**Your instructions**
Return, from the material below, each line in which "annotators" occurs.

**Provided material**
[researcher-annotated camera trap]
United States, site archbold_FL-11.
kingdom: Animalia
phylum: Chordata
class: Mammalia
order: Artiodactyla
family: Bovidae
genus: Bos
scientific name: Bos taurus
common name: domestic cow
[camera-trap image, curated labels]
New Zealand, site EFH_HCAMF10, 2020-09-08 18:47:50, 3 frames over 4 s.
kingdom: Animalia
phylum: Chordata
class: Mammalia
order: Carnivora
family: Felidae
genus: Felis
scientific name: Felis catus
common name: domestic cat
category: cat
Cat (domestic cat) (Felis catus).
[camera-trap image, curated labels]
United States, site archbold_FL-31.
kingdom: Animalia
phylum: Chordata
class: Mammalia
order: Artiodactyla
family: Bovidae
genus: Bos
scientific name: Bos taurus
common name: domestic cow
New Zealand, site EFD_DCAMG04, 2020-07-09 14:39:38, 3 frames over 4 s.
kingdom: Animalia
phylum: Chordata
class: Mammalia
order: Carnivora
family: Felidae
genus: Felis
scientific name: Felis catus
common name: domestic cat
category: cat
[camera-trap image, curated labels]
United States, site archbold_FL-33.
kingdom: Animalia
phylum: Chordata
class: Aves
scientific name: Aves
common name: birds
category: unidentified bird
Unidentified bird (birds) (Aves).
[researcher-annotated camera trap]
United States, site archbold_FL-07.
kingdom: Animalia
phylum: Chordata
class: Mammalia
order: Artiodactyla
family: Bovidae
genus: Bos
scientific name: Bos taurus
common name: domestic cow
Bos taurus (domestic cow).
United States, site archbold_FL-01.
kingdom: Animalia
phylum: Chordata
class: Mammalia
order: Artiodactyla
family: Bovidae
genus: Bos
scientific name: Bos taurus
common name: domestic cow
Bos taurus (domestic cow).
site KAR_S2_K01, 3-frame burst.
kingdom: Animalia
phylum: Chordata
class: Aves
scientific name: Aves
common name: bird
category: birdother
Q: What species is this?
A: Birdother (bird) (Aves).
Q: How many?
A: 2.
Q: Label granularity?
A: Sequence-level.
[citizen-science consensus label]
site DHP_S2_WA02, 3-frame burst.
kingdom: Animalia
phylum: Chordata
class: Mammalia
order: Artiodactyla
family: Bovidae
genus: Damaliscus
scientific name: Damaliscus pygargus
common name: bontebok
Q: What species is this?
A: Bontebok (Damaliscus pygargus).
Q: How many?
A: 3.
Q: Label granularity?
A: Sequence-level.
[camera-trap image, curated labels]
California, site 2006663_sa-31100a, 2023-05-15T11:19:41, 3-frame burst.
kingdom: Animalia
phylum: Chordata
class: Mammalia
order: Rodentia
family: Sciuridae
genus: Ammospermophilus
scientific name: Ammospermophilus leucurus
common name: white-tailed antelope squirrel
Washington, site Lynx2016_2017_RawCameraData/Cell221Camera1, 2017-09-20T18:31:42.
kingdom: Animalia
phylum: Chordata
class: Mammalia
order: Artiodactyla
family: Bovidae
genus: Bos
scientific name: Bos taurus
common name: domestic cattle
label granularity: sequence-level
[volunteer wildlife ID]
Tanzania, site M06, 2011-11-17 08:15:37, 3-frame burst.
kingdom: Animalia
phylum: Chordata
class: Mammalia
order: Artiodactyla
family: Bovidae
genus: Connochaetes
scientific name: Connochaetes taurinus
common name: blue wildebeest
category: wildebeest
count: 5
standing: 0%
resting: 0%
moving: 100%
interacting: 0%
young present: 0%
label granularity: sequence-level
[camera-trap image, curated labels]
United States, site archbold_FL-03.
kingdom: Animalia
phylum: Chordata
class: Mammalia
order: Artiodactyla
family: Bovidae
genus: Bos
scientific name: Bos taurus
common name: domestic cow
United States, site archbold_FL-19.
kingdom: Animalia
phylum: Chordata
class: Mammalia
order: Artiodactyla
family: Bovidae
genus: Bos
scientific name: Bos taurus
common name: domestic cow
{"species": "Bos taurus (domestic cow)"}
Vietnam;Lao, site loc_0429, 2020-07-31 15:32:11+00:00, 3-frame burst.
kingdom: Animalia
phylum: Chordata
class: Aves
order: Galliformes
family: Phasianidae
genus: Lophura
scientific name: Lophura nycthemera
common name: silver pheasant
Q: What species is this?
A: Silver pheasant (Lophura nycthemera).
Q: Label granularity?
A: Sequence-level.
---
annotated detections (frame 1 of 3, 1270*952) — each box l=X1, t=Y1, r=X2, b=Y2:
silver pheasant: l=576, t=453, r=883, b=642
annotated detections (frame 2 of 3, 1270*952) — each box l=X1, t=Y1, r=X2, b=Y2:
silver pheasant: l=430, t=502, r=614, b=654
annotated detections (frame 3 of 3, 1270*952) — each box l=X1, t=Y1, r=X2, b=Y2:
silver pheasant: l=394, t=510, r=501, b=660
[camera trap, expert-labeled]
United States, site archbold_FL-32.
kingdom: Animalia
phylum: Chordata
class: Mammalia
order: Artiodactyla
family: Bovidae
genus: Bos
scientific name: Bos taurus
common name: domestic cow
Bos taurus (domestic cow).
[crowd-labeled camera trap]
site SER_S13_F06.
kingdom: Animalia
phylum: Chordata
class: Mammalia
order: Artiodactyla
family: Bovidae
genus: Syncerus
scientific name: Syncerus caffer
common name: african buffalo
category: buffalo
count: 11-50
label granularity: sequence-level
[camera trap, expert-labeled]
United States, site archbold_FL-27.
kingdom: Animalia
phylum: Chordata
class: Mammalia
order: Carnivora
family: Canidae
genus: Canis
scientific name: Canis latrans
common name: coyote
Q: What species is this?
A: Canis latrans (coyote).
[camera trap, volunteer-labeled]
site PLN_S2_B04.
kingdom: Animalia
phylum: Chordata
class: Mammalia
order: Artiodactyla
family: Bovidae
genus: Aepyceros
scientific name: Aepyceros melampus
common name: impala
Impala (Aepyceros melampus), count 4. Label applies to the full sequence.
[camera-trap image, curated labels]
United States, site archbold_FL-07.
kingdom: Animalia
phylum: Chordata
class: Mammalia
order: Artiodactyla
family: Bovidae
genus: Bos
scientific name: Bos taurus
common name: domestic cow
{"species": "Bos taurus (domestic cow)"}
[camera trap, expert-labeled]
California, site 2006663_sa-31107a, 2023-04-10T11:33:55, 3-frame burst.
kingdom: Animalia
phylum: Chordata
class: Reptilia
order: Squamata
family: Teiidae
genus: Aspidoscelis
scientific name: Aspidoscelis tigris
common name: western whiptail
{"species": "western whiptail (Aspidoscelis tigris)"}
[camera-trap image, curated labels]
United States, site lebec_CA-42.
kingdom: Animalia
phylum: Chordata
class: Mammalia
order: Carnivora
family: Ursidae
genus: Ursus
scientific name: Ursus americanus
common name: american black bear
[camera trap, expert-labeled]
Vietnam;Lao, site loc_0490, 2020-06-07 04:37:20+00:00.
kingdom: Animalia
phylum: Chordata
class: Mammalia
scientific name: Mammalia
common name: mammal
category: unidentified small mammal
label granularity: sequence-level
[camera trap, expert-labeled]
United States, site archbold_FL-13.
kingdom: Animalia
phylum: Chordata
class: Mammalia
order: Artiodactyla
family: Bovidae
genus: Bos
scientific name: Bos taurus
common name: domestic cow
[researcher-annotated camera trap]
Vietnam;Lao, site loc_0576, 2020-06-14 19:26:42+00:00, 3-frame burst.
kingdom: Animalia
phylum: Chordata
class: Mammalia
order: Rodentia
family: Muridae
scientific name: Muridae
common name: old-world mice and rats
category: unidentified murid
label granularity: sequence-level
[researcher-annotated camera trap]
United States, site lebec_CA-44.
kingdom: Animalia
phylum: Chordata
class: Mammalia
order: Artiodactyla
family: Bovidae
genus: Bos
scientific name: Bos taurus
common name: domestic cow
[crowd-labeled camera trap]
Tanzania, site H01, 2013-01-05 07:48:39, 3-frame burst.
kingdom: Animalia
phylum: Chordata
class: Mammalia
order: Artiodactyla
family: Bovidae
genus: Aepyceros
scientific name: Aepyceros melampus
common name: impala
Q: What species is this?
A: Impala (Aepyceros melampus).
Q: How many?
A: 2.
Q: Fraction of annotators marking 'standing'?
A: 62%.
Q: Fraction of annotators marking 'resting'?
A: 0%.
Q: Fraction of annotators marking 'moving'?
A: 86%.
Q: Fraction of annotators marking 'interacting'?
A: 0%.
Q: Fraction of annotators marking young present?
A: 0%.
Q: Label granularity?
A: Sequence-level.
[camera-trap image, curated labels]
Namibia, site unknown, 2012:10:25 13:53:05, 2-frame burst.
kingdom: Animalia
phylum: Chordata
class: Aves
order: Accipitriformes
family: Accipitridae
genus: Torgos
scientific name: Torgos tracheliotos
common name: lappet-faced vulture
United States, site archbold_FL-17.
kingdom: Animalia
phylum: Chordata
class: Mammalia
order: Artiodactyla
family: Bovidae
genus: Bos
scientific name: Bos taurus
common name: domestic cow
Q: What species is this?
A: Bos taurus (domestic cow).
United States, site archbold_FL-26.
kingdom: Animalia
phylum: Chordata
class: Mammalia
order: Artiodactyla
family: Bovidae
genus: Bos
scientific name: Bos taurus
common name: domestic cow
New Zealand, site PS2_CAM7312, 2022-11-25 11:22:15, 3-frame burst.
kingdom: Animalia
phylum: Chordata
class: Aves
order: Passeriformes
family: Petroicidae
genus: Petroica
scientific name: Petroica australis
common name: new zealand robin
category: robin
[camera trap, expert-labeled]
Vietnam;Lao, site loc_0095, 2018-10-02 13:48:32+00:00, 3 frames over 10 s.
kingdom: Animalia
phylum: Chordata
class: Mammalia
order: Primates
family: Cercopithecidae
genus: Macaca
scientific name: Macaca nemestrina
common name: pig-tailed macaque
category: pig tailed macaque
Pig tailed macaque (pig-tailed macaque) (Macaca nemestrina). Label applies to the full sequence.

**Final answer**
Q: Fraction of annotators marking 'standing'?
Q: Fraction of annotators marking 'resting'?
Q: Fraction of annotators marking 'moving'?
Q: Fraction of annotators marking 'interacting'?
Q: Fraction of annotators marking young present?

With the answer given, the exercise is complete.